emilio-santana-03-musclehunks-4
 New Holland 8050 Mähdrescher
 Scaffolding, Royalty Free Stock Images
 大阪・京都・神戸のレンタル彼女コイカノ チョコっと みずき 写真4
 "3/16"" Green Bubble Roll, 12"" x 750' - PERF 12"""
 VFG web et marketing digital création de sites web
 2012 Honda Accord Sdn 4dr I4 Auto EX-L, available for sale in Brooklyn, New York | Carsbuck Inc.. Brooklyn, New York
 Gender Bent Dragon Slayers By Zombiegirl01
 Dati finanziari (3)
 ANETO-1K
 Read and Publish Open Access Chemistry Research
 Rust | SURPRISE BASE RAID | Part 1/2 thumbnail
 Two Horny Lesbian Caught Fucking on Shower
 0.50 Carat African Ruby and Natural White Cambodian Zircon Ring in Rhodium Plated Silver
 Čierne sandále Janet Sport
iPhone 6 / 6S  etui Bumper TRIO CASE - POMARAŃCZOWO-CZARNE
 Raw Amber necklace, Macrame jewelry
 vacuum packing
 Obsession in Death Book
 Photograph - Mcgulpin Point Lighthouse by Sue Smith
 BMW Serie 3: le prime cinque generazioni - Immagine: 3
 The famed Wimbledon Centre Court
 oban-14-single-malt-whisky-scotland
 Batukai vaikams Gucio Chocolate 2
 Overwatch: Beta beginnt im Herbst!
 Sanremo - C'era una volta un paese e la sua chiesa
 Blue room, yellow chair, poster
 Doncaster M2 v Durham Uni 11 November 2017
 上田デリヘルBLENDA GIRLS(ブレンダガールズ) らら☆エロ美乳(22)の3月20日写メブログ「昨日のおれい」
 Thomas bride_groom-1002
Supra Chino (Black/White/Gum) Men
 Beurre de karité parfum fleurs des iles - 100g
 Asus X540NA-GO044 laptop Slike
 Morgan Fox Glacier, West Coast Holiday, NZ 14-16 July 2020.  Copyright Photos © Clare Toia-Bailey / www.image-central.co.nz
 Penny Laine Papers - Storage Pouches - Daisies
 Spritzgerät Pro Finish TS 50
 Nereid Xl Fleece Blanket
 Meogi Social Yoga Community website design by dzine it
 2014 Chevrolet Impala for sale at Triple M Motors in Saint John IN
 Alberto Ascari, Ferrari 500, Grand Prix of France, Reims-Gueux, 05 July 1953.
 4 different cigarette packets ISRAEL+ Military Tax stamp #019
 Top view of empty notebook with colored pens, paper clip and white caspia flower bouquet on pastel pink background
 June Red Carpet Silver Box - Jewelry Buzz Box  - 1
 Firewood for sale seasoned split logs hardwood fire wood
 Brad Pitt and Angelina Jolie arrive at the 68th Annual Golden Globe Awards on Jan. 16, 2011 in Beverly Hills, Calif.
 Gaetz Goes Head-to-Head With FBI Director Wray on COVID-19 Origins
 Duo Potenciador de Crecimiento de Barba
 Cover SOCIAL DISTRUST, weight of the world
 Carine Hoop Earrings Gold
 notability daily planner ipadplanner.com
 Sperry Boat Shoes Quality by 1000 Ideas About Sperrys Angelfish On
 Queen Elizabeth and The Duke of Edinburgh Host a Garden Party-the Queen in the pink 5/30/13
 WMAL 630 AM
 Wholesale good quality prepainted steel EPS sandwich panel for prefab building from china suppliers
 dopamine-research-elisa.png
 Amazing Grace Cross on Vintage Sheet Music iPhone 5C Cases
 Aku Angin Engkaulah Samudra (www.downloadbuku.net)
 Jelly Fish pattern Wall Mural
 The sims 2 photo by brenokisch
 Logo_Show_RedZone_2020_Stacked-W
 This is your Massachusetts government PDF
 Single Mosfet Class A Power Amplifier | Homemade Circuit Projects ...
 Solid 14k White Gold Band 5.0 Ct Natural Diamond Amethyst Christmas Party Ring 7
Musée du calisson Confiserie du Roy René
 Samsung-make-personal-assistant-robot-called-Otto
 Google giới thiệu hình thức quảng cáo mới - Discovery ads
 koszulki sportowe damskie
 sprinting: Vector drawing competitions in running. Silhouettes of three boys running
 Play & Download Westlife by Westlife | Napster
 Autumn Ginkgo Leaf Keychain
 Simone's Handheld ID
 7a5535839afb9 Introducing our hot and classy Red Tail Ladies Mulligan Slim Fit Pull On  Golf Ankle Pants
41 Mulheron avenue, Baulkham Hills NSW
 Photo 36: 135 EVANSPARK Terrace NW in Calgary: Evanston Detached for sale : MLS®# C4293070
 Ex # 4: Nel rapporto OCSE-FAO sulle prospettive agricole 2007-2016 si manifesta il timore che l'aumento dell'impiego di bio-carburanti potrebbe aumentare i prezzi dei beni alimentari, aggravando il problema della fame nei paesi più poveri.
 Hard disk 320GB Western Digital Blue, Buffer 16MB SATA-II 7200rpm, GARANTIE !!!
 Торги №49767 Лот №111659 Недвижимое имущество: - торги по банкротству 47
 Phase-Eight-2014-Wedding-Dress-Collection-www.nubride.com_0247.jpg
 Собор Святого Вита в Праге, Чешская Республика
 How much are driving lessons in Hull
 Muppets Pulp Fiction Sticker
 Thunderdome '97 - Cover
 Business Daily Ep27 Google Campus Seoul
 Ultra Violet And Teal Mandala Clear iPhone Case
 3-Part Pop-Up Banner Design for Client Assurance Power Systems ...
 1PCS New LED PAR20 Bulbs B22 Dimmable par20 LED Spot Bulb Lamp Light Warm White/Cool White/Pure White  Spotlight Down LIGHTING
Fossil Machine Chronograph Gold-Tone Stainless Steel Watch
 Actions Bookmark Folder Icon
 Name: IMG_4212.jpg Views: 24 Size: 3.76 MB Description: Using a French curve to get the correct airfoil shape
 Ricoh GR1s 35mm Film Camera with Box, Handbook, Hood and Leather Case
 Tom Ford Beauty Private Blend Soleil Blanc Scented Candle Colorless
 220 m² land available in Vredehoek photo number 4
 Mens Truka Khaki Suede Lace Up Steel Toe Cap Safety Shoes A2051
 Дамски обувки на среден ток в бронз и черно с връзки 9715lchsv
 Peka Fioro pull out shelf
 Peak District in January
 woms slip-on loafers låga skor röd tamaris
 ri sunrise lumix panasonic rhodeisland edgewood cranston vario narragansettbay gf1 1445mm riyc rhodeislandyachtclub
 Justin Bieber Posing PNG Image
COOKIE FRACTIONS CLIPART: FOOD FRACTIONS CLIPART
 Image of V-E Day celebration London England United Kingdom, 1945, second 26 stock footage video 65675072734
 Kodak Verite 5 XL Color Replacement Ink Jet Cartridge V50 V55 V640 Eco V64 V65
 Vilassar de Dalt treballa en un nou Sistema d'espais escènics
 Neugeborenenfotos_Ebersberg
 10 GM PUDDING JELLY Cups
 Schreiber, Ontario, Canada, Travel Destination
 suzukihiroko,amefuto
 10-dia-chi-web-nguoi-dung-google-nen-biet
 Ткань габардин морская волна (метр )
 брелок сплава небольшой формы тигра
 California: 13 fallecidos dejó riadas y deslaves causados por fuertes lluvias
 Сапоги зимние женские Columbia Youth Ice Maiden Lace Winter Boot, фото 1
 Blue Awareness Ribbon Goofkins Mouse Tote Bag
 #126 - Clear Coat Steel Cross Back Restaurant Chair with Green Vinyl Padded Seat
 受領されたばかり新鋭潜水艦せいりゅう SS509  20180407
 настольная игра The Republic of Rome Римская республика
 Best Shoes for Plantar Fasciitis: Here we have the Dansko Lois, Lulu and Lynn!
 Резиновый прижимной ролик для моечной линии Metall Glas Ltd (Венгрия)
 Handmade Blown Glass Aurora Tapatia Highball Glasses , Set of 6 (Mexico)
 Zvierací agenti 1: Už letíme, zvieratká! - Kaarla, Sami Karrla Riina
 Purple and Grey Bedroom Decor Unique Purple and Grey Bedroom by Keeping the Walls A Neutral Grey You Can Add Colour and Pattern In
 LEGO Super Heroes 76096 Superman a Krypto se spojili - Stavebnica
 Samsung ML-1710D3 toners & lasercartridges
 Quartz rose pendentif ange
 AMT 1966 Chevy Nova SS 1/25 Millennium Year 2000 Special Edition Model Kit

WHAT TO PRODUCE
Would you restate word for word every line from the one holding "Vilassar de Dalt" to the end of the entries, both ends included?

RESULT BELOW
 Vilassar de Dalt treballa en un nou Sistema d'espais escènics
 Neugeborenenfotos_Ebersberg
 10 GM PUDDING JELLY Cups
 Schreiber, Ontario, Canada, Travel Destination
 suzukihiroko,amefuto
 10-dia-chi-web-nguoi-dung-google-nen-biet
 Ткань габардин морская волна (метр )
 брелок сплава небольшой формы тигра
 California: 13 fallecidos dejó riadas y deslaves causados por fuertes lluvias
 Сапоги зимние женские Columbia Youth Ice Maiden Lace Winter Boot, фото 1
 Blue Awareness Ribbon Goofkins Mouse Tote Bag
 #126 - Clear Coat Steel Cross Back Restaurant Chair with Green Vinyl Padded Seat
 受領されたばかり新鋭潜水艦せいりゅう SS509  20180407
 настольная игра The Republic of Rome Римская республика
 Best Shoes for Plantar Fasciitis: Here we have the Dansko Lois, Lulu and Lynn!
 Резиновый прижимной ролик для моечной линии Metall Glas Ltd (Венгрия)
 Handmade Blown Glass Aurora Tapatia Highball Glasses , Set of 6 (Mexico)
 Zvierací agenti 1: Už letíme, zvieratká! - Kaarla, Sami Karrla Riina
 Purple and Grey Bedroom Decor Unique Purple and Grey Bedroom by Keeping the Walls A Neutral Grey You Can Add Colour and Pattern In
 LEGO Super Heroes 76096 Superman a Krypto se spojili - Stavebnica
 Samsung ML-1710D3 toners & lasercartridges
 Quartz rose pendentif ange
 AMT 1966 Chevy Nova SS 1/25 Millennium Year 2000 Special Edition Model Kit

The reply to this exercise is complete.